§ Page excerpt:
“Immortal God what a splendid world I see. Why can I not grow young again?”
Erasmus of Rotterdam 1517
The painting in Tate Britain by Jack Smith is of a mother bathing her baby in a sink in a bare corner of her kitchen. It is painted in colours of fawn, grey and white, yet there is a kind of luminosity about it. “I wanted,” said Smith, “to make the ordinary miraculous.”
The power and energy we can give to the mundane and ordinary pushes back the walls of our lives, and brings a freedom. The sports psychologist works on the athlete and competitive sportswoman to develop this freedom and self- relief. The talent is there already but can be so easily diminished from within. The good coach, like the good teacher, has the opportunity to release ability and focus on the determined hope of success.
The eye and brain in wonderful co-ordination knows no limits, the exceptional becomes within grasp, confidence feeds on confidence. The actor grows into the role, the child becomes Head Girl, the world offers endless possibilities. This confidence needs cherishing and holding; it is precious and fragile, therefore vulnerable.

[Items listed in a dataset]
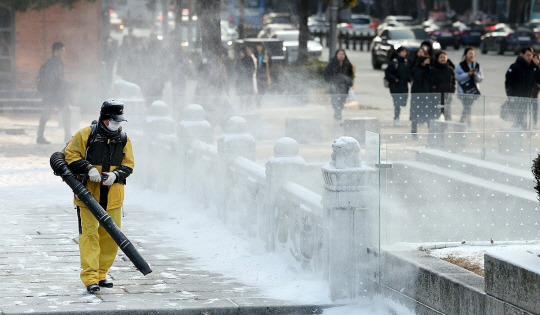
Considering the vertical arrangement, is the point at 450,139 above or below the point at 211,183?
above

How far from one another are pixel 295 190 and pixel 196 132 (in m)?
4.54

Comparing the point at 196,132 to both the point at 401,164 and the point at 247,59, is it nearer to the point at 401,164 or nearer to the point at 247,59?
the point at 401,164

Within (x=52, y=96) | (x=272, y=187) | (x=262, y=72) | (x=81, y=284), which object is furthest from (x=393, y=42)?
(x=81, y=284)

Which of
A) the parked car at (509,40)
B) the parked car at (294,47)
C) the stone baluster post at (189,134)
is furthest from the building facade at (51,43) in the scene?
the parked car at (509,40)

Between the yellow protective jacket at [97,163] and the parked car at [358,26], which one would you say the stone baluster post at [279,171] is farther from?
the parked car at [358,26]

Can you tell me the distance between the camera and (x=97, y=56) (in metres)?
29.6

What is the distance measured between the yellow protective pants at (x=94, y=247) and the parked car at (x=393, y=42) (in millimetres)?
35340

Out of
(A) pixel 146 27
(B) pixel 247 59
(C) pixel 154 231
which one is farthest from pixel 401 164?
(A) pixel 146 27

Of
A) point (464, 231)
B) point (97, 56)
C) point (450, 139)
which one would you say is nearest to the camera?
point (464, 231)

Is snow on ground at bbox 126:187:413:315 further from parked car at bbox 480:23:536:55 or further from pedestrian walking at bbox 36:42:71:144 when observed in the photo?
parked car at bbox 480:23:536:55

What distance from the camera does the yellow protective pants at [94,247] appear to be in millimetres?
9195

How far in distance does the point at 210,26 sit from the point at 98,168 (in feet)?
47.5

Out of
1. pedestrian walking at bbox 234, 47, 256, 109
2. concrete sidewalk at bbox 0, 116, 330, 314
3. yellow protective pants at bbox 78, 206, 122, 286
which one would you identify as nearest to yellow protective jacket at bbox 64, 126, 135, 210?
yellow protective pants at bbox 78, 206, 122, 286

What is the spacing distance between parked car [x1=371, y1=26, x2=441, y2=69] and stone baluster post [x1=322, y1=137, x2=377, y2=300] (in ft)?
117
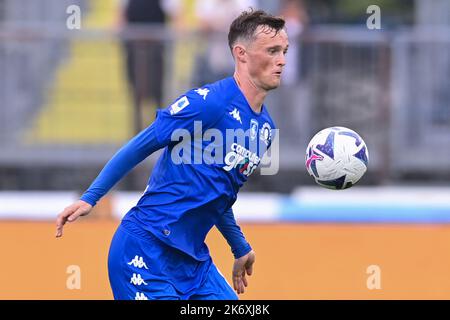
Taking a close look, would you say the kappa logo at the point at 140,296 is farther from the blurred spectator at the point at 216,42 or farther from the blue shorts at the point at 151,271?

§ What to do:
1) Return the passage from the essay on making the ordinary miraculous, beginning at the words "The power and" and stopping after "hope of success.".
2) Extend the essay on confidence and the ordinary, picking up after its last sentence.

§ Numbered answers:
1)
The power and energy we can give to the mundane and ordinary pushes back the walls of our lives, and brings a freedom. The sports psychologist works on the athlete and competitive sportswoman to develop this freedom and self- relief. The talent is there already but can be so easily diminished from within. The good coach, like the good teacher, has the opportunity to release ability and focus on the determined hope of success.

2)
I have a friend, we played golf together, he was a good steady player but prone to inner doubts as are most amateur golfers, which could be triggered by suggestion. I think this is what the football managers mean when they speak of ‘mind games’. Looking carefully out towards the fairway at our next hole, gently pointing out the need to avoid the bushes on the left this distracted his mind and ruined the drive.
Hope is the redeeming quality in human life that ascends despair and in so doing brings warmth and trust into our lives. This warmth and trust is infectious and recognisable whomever we meet with, the attitude we carry reciprocates and carries us. Never must we underestimate this quality; it has creative power but can also destroy.
The calmness of Our Lord in moments of trial gave others strength. His non-judgemental acceptance as He went about His short ministry gifted a breathing space to men and women. The wonderful simplicity of the parables allowed the listener to change and, finding the solution to the story, to absorb it and be absorbed by it.
The so familiar phrases “he who casts the first Stone” and “who do you think was neighbour to him who fell among thieves” or “kill the fatted calf” all offer understanding, acceptance, and forgiveness not judgement and condemnation.
The healing actions in the Gospel parables frequently addressed the innermost fears we face, bringing peace into the anxious mind and renewing hope and trust in human kind. My very favourite text is taken from St John: “I have come that you may have life and have it more abundantly”.
The boy by the side of Joseph the carpenter in that mundane workplace and the Christ of history, become the inspiring teacher, the spirit and spring of precious Hope for all time.